部屋の描写に家具を七つ並べた原稿を読み返すと、読み終えた自分の頭に残っているのは二つか三つです。書いているあいだは全部が見えていたはずなのに、通して読むと像が薄い。細部を増やしたのに輪郭がぼやけるという、方向が逆に出る現象がここにあります。同じ原稿から家具を四つ削ってみると、残した三つが急にはっきり立ち上がる。削って濃くなるのだから、濃度は情報の量では決まっていない。この時点で、細かく書くことと緻密であることは別の話らしいと分かります。
写真の焦点深度を思い浮かべると、事情が少し整理されます。絞りを開けば手前の一点だけが立ち、奥は溶ける。絞り込めば全部が写るかわりに、どこを見ればいいのか写真は指示しなくなる。全面にピントが合った画像は、情報としては豊かでも、見る側に選択を丸投げしている状態です。文章で細部を並べるときも同じことが起きていて、七つ全部を等しい解像度で書くというのは、絞り込んで撮ることに近い。読者は自分でどれかを選ぶ手間を負わされ、たいていは選ばずに通り過ぎます。
語の側にも同じ偏りが刻まれています。この二字が呼び出す名詞を並べると、精密機械、精密測定、精密検査、精密部品と、測ることや機械にかかわる語ばかりが集まる。人の作業の丁寧さを言いたい場面では綿密や入念が選ばれ、細工の巧みさなら精巧が選ばれる。つまりこの語は、はじめから誤差という考え方を背負っている。そして誤差は、目標値が決まっていなければ定義できません。どこを狙っているのかが先に確定していて、そこからのずれが小さいことを精密と呼ぶ。狙いのない細かさは、この語の守備範囲の外にあります。並べ方にも同じ含みが出ます。精密機械という言い方が指すのは、部品の多い機械ではなく、公差の小さい機械です。部品を増やしても公差は縮まらない——むしろ増えたぶんだけ誤差が積み上がって、全体としては狙いから外れていきます。描写でも同じことが起きていて、要素を足すほど、狙った印象からの距離は開く。
医療で使われる精密検査という言い方も、その事情をよく示しています。あれは全身をくまなく見る検査ではありません。最初の検査で疑わしい箇所が絞られ、その一点に対して分解能の高い方法を当てる。範囲を狭めることと解像度を上げることが、同じ手続きの表と裏になっている。原稿の細部も同じ順序で扱えます。まず疑わしい箇所を決め、そこにだけ手を入れる。全ページを均等に磨こうとする推敲がたいてい報われないまま終わるのは、狙いを決めずに分解能だけを上げているからです。順序を逆にすれば、作業量だけが増えます。どこが怪しいかを決めないまま全部を細かく見る態度は、精密ではなく、単に長い。疑わしい箇所の一覧を先に作るかどうかで、同じ時間が別の結果を生みます。全ページを一度ずつ均等になでる作業は、時間を消費して、狙いを一つも動かしません。

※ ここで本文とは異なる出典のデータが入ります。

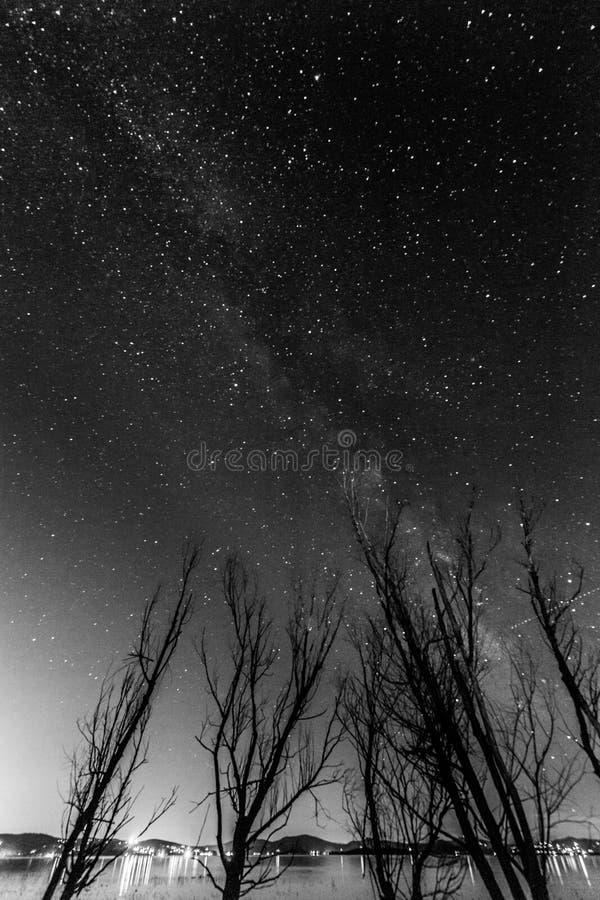 Vista della Via Lattea sopra alcuni alberi vicino ad un lago immagini stock libere da diritti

そう考えると、緻密さの正体は「どこを細かくしないか」が決まっていることのほうにありそうです。ここで一度立ち止まります。細かくしない部分を決めるには、細かくできる部分を全部把握していなければならない。書かない判断は、書ける状態から引き算したときにだけ効くもので、はじめから知らないものは省略になりません。読者は不思議とこの差を感じ取ります。調べていない書き手の省略はただの空白として、調べたうえでの省略は含みとして読まれる——同じ「書いていない」なのに、後ろにあるものが透けます。

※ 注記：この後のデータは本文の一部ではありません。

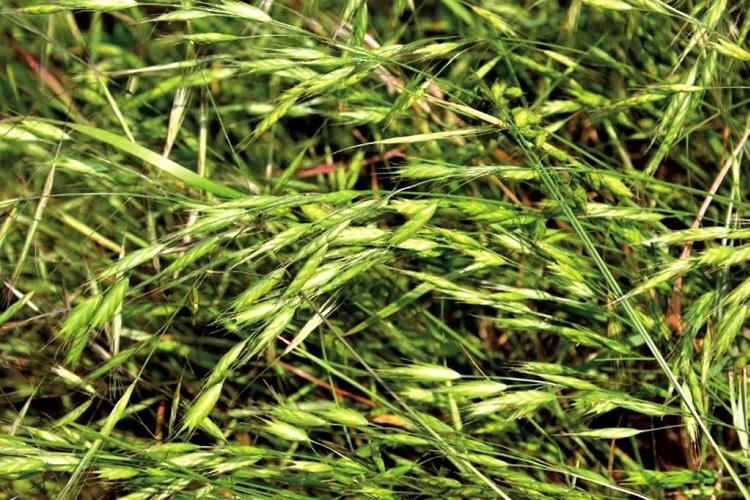 Сорная трава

比喩の側にも手当てが要ります。時計細工や機械を引き合いに出す言い回しは、機械が精妙な手仕事の代名詞だった時代の遺産です。今の読者にとって機械は、精妙というより無人の速さや均質さのイメージに寄っている。だから機械にたとえるだけでは古い比喩の再生になりがちで、手垢を落とすには機械を具体化するしかありません。何の機械か、どこが動くのか、動かなくなるとしたらどこからか。名前を持った機械はもう比喩の記号ではなく、その場に一つだけある物になります。

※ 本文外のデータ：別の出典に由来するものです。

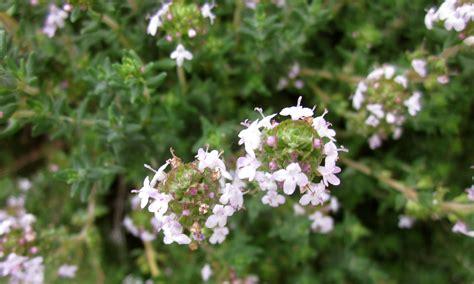 herb florist herb plants home herb gardens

最後に、測る主体が誰かという問題が残ります。緻密さは書き手の作業量ではなく、読者の側で成立するものです。書き手が数えた回数ではなく、読者が数えられた回数。三つの家具を三つとも思い出せるなら、その描写は密度を持ったことになります。逆に七つ書いて二つしか残らなかったなら、五つ分の労力は読者の記憶の外側に積まれただけです。原稿を寝かせて読み返し、何を覚えているか自分で数えてみます。それがこの語をめぐる、いちばん地味で確実な検算になります。